● Task to carry out
Rewrite the listing below, replacing every occurrence of "closest" with "nearest" and leaving everything else unchanged.

● Data supplied
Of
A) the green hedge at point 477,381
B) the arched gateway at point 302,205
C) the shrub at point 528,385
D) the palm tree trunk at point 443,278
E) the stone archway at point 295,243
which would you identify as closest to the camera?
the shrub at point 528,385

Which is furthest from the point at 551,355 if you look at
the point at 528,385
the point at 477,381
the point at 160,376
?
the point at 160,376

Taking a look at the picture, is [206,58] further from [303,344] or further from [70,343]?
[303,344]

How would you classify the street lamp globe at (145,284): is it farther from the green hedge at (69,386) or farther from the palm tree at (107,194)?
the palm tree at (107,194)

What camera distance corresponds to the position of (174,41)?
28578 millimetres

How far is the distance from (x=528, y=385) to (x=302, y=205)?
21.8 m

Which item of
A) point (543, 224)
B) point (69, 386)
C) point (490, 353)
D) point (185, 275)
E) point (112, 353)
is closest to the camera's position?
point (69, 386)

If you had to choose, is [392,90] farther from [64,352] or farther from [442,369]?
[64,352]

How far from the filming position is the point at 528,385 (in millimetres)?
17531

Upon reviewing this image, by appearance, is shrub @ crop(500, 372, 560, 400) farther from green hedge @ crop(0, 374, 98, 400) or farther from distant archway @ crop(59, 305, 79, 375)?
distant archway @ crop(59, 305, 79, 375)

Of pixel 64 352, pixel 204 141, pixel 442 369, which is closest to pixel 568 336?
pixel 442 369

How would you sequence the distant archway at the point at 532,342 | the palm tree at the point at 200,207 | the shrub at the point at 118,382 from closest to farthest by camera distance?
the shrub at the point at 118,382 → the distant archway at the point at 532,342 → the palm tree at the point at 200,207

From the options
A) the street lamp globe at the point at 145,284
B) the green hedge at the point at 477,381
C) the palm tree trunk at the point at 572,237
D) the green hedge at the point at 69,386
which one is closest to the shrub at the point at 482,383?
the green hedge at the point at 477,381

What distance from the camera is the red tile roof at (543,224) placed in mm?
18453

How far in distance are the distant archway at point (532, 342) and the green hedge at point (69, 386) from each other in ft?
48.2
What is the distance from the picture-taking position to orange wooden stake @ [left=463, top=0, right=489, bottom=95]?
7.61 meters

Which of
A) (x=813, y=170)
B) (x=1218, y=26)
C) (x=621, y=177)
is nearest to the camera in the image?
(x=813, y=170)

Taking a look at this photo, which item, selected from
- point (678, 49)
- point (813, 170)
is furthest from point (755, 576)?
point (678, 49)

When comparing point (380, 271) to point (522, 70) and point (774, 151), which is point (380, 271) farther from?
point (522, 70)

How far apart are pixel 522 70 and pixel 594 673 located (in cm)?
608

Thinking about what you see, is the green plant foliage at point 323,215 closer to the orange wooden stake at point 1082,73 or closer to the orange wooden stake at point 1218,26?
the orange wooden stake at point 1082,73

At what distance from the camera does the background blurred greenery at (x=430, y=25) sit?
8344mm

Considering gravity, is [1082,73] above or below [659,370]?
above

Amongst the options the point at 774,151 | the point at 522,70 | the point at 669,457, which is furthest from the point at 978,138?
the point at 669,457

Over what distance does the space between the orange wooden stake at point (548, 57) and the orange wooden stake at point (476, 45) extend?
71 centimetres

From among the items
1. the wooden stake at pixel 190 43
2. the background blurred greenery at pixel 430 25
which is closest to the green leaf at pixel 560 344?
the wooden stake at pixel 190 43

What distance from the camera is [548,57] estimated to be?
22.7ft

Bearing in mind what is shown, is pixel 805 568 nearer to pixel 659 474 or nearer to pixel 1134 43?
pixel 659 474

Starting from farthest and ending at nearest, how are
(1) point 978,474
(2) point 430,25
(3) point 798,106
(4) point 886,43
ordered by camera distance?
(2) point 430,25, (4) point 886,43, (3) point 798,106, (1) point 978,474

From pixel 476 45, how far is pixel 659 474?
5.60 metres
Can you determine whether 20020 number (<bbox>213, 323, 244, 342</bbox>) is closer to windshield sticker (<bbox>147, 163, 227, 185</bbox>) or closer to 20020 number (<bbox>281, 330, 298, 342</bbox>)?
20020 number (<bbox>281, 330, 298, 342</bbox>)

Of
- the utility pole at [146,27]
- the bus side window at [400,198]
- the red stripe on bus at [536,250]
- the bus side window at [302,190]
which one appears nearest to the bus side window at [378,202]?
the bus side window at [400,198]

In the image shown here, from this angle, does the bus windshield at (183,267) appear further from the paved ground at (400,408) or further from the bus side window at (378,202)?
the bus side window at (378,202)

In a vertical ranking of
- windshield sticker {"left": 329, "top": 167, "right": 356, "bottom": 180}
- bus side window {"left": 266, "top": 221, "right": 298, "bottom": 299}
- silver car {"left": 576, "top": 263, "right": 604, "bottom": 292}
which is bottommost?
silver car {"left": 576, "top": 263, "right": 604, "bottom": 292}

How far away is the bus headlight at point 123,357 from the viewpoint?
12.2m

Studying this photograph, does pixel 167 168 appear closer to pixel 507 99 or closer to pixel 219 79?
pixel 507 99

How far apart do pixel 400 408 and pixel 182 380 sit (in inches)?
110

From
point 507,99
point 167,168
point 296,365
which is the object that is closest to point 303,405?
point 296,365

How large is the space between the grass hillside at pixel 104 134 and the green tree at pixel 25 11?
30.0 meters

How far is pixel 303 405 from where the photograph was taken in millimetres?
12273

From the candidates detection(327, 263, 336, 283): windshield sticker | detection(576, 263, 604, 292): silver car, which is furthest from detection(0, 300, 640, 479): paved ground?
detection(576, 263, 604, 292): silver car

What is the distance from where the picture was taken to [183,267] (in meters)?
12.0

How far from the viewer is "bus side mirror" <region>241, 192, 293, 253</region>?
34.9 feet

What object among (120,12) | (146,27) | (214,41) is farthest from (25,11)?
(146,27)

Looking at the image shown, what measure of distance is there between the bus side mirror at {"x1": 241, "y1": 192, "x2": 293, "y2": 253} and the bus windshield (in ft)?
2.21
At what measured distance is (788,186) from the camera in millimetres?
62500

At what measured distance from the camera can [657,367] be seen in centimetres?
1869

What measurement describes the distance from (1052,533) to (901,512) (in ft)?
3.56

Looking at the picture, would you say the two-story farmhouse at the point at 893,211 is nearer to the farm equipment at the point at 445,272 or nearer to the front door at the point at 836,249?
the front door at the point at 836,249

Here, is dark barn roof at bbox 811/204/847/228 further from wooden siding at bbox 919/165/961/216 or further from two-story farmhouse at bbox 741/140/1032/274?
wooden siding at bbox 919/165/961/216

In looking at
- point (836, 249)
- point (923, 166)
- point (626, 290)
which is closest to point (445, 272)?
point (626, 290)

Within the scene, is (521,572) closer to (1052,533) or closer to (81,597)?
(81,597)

● Completed exercise
Of
A) the green hedge at point 477,381
B) the arched gateway at point 302,205
C) the shrub at point 528,385
D) the palm tree trunk at point 443,278
E) the stone archway at point 295,243
which would you identify as nearest to the camera?
the shrub at point 528,385

Which is furthest from the point at 551,355 if you look at
the point at 528,385
the point at 477,381
the point at 160,376
?
the point at 160,376

Taking a look at the picture, is [206,58] further from [303,344] or further from [70,343]?
[303,344]

How would you classify the street lamp globe at (145,284): is it farther from the green hedge at (69,386) or farther from the palm tree at (107,194)?
the palm tree at (107,194)

What camera distance corresponds to the position of (174,41)?
28578 millimetres

How far is the distance from (x=528, y=385) to (x=302, y=205)?
21.8 m

Which item of
A) point (543, 224)
B) point (69, 386)
C) point (490, 353)
D) point (185, 275)
E) point (112, 353)
is nearest to the camera's position?
point (69, 386)

If you had to choose, is [392,90] farther from [64,352] or farther from [442,369]?
[64,352]

How far from the filming position is the point at 528,385 (in millimetres)?
17531

Upon reviewing this image, by appearance, is shrub @ crop(500, 372, 560, 400) farther from green hedge @ crop(0, 374, 98, 400) or farther from distant archway @ crop(59, 305, 79, 375)?
distant archway @ crop(59, 305, 79, 375)

Of pixel 64 352, pixel 204 141, pixel 442 369, which is nearest to pixel 568 336?
pixel 442 369

How would you sequence the distant archway at the point at 532,342 | the palm tree at the point at 200,207 | the shrub at the point at 118,382 from nearest to farthest by camera distance?
the shrub at the point at 118,382 → the distant archway at the point at 532,342 → the palm tree at the point at 200,207

From the options
A) the street lamp globe at the point at 145,284
B) the green hedge at the point at 477,381
C) the palm tree trunk at the point at 572,237
D) the green hedge at the point at 69,386
which one is nearest to the shrub at the point at 482,383?
the green hedge at the point at 477,381

What distance from the camera is the red tile roof at (543,224) placed in mm?
18453

How far in distance are the distant archway at point (532, 342) and the green hedge at point (69, 386) from each other in ft?
48.2
What is the distance from the picture-taking position to orange wooden stake @ [left=463, top=0, right=489, bottom=95]?
7.61 meters

Which of
A) (x=813, y=170)
B) (x=1218, y=26)
C) (x=621, y=177)
is nearest to the camera in the image?
(x=813, y=170)

Taking a look at this photo, which item, selected from
- point (678, 49)
- point (813, 170)
is furthest from point (755, 576)?
point (678, 49)

When comparing point (380, 271) to point (522, 70) and point (774, 151), which is point (380, 271) farther from?
point (522, 70)

How far apart are pixel 522 70 and pixel 594 673 located (in cm)?
608

Thinking about what you see, is the green plant foliage at point 323,215 closer to the orange wooden stake at point 1082,73 or closer to the orange wooden stake at point 1218,26?
the orange wooden stake at point 1082,73

At what distance from the camera does the background blurred greenery at (x=430, y=25) sit?
8344mm

Considering gravity, is [1082,73] above or below [659,370]?
above

Amongst the options the point at 774,151 | the point at 522,70 | the point at 669,457, which is furthest from the point at 978,138?
the point at 669,457

Over what distance does the space between the orange wooden stake at point (548, 57) and the orange wooden stake at point (476, 45) extend?
71 centimetres

From among the items
1. the wooden stake at pixel 190 43
2. the background blurred greenery at pixel 430 25
which is nearest to the green leaf at pixel 560 344?
the wooden stake at pixel 190 43

What distance from the camera is [548,57] estimated to be?
22.7ft

Bearing in mind what is shown, is pixel 805 568 nearer to pixel 659 474 or nearer to pixel 1134 43?
pixel 659 474

Starting from farthest and ending at nearest, how are
(1) point 978,474
(2) point 430,25
(3) point 798,106
(4) point 886,43
ordered by camera distance?
(2) point 430,25, (4) point 886,43, (3) point 798,106, (1) point 978,474

From pixel 476 45, how far is pixel 659 474?
5.60 metres
Can you determine whether 20020 number (<bbox>213, 323, 244, 342</bbox>) is closer to windshield sticker (<bbox>147, 163, 227, 185</bbox>) or closer to 20020 number (<bbox>281, 330, 298, 342</bbox>)?
20020 number (<bbox>281, 330, 298, 342</bbox>)

Of
- the utility pole at [146,27]
- the bus side window at [400,198]
- the red stripe on bus at [536,250]
- the bus side window at [302,190]
which one appears nearest to the bus side window at [378,202]?
the bus side window at [400,198]

In the image shown here, from this angle, does the bus windshield at (183,267) appear further from the paved ground at (400,408) or further from the bus side window at (378,202)?
the bus side window at (378,202)

In a vertical ranking of
- windshield sticker {"left": 329, "top": 167, "right": 356, "bottom": 180}
- bus side window {"left": 266, "top": 221, "right": 298, "bottom": 299}
- silver car {"left": 576, "top": 263, "right": 604, "bottom": 292}
which is bottommost?
silver car {"left": 576, "top": 263, "right": 604, "bottom": 292}

How far away is the bus headlight at point 123,357 from the viewpoint?
12.2m

Studying this photograph, does pixel 167 168 appear closer to pixel 507 99 or closer to pixel 219 79?
pixel 507 99

How far apart do pixel 400 408 and pixel 182 380 sit (in inches)?
110

From
point 507,99
point 167,168
point 296,365
which is the object that is nearest to point 303,405?
point 296,365

How large is the space between the grass hillside at pixel 104 134 and the green tree at pixel 25 11?
30.0 meters

How far is pixel 303 405 from where the photograph was taken in millimetres?
12273

From the candidates detection(327, 263, 336, 283): windshield sticker | detection(576, 263, 604, 292): silver car, which is furthest from detection(0, 300, 640, 479): paved ground?
detection(576, 263, 604, 292): silver car

What is the distance from where the picture was taken to [183,267] (in meters)?
12.0

How far from the viewer is "bus side mirror" <region>241, 192, 293, 253</region>?
34.9 feet

What object among (120,12) | (146,27) | (214,41) is farthest from (25,11)?
(146,27)

Looking at the image shown, what measure of distance is there between the bus side mirror at {"x1": 241, "y1": 192, "x2": 293, "y2": 253} and the bus windshield (in ft)?
2.21
At what measured distance is (788,186) from the camera in millimetres?
62500

At what measured distance from the camera can [657,367] be seen in centimetres?
1869

What measurement describes the distance from (1052,533) to (901,512) (in ft)?
3.56

Looking at the picture, would you say the two-story farmhouse at the point at 893,211 is nearer to the farm equipment at the point at 445,272 or nearer to the front door at the point at 836,249?
the front door at the point at 836,249

Here, is dark barn roof at bbox 811/204/847/228 further from wooden siding at bbox 919/165/961/216 or further from two-story farmhouse at bbox 741/140/1032/274?
wooden siding at bbox 919/165/961/216

In looking at
- point (836, 249)
- point (923, 166)
- point (626, 290)
which is nearest to point (445, 272)?
point (626, 290)

Within the scene, is (521,572) closer to (1052,533) or closer to (81,597)?
(81,597)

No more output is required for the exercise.